# WHAT IS EXPECTED
Your answer must repeat all of the entries word for word, without any images.

-.-.-

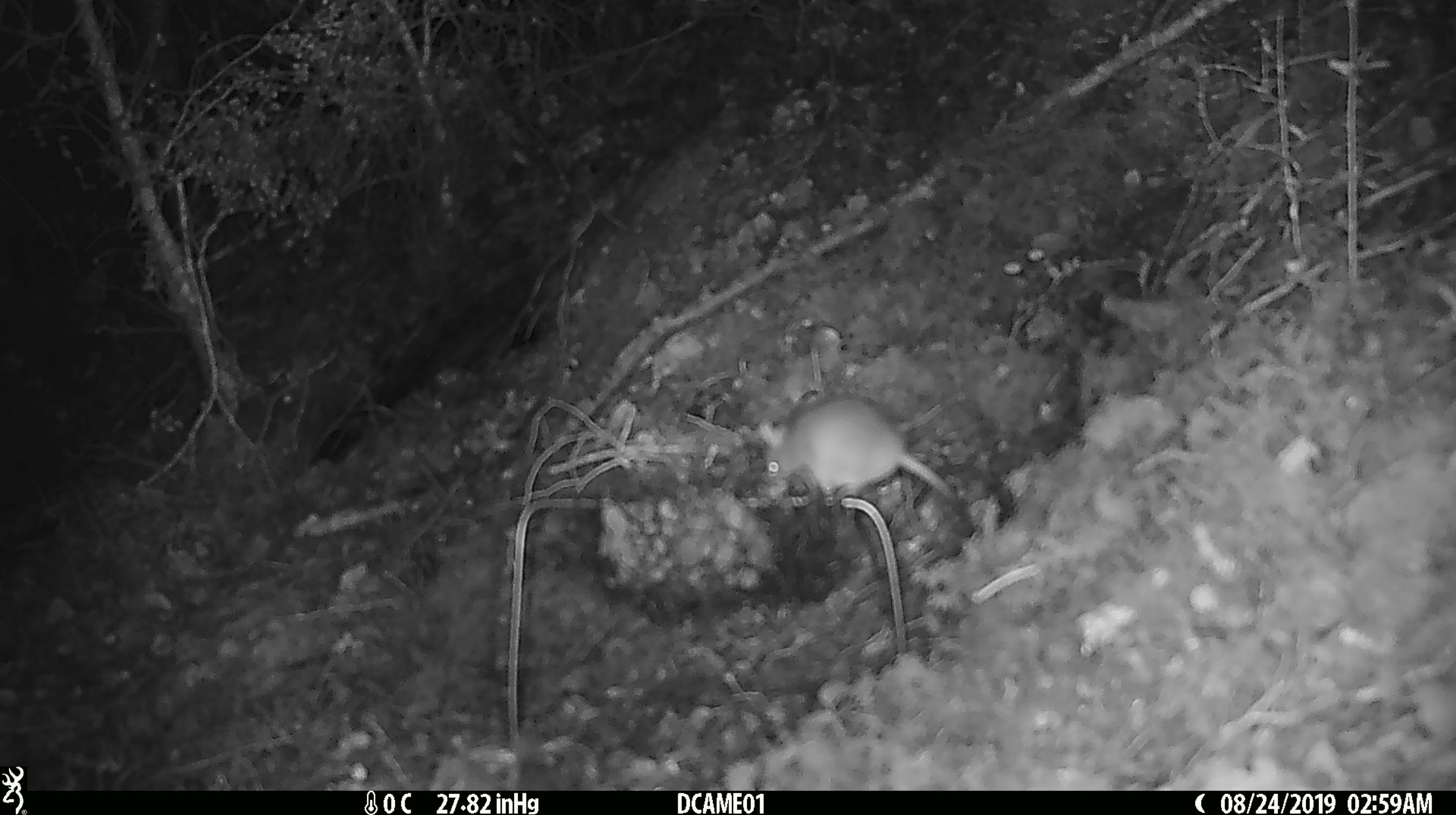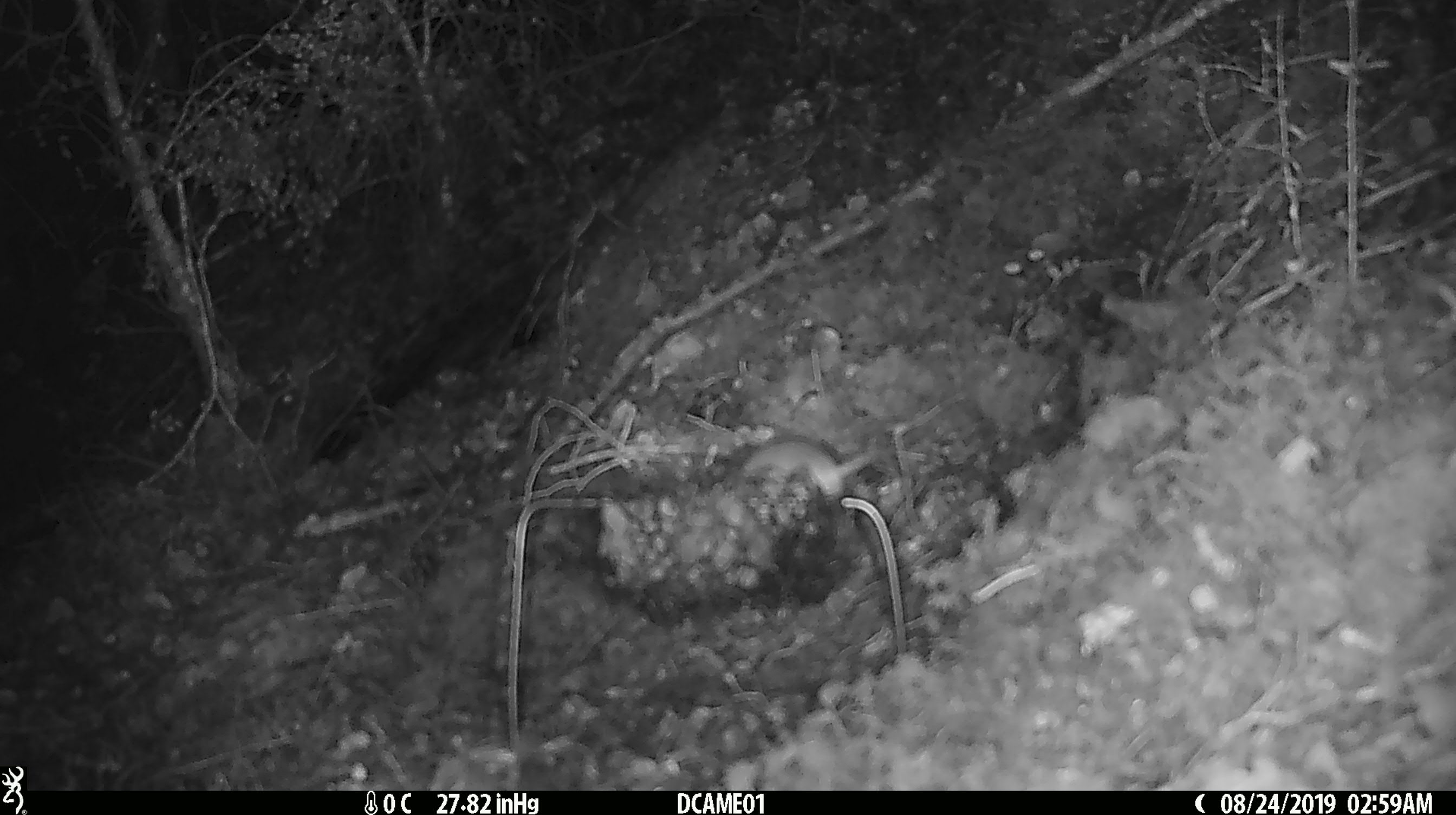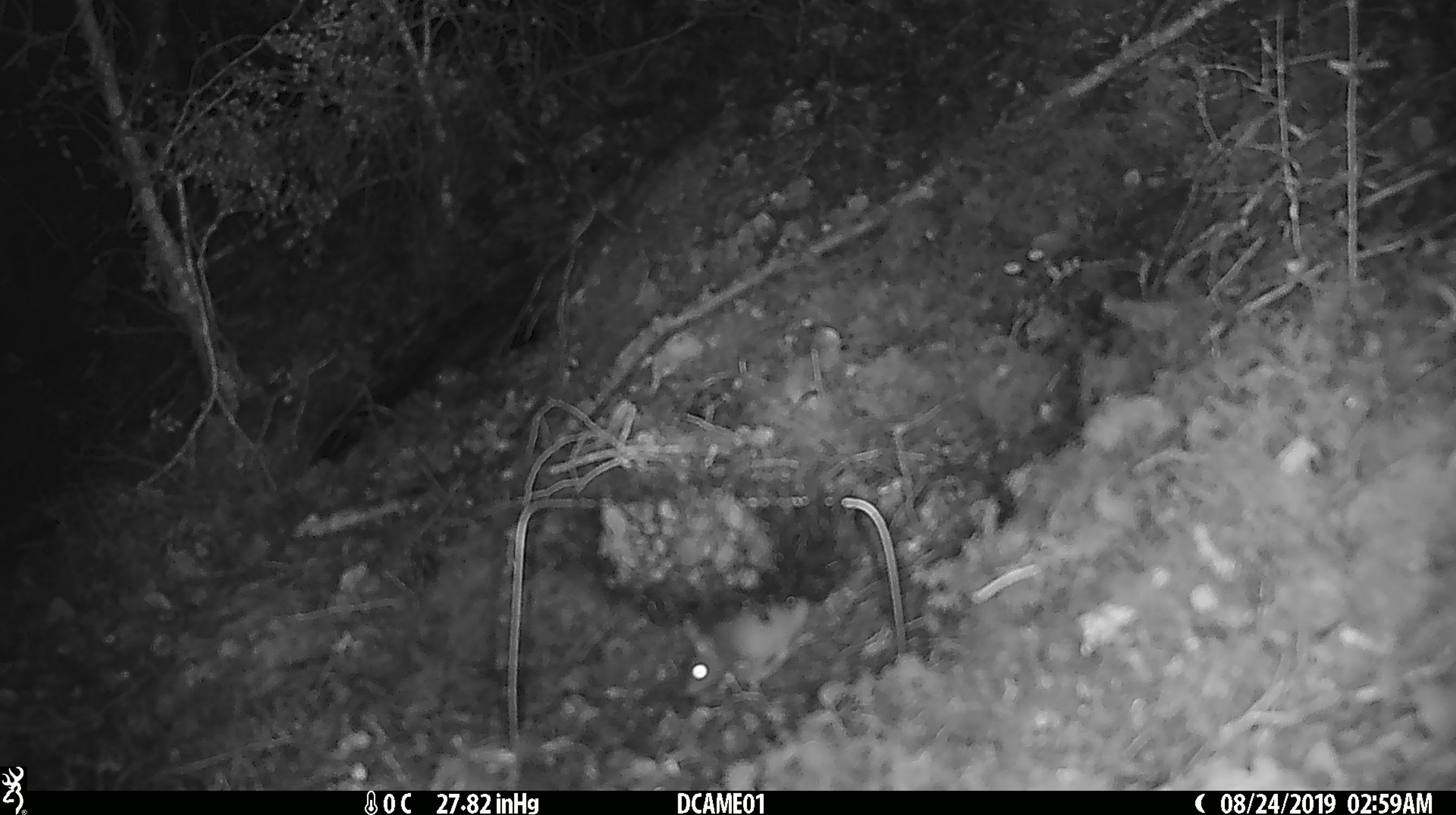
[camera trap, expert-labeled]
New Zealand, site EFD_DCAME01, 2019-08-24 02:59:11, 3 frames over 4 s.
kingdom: Animalia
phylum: Chordata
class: Mammalia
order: Rodentia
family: Muridae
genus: Mus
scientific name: Mus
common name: mouse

-.-.-

# OUTPUT BELOW
[camera trap, expert-labeled]
New Zealand, site EFD_DCAME01, 2019-08-24 02:59:11, 3 frames over 4 s.
kingdom: Animalia
phylum: Chordata
class: Mammalia
order: Rodentia
family: Muridae
genus: Mus
scientific name: Mus
common name: mouse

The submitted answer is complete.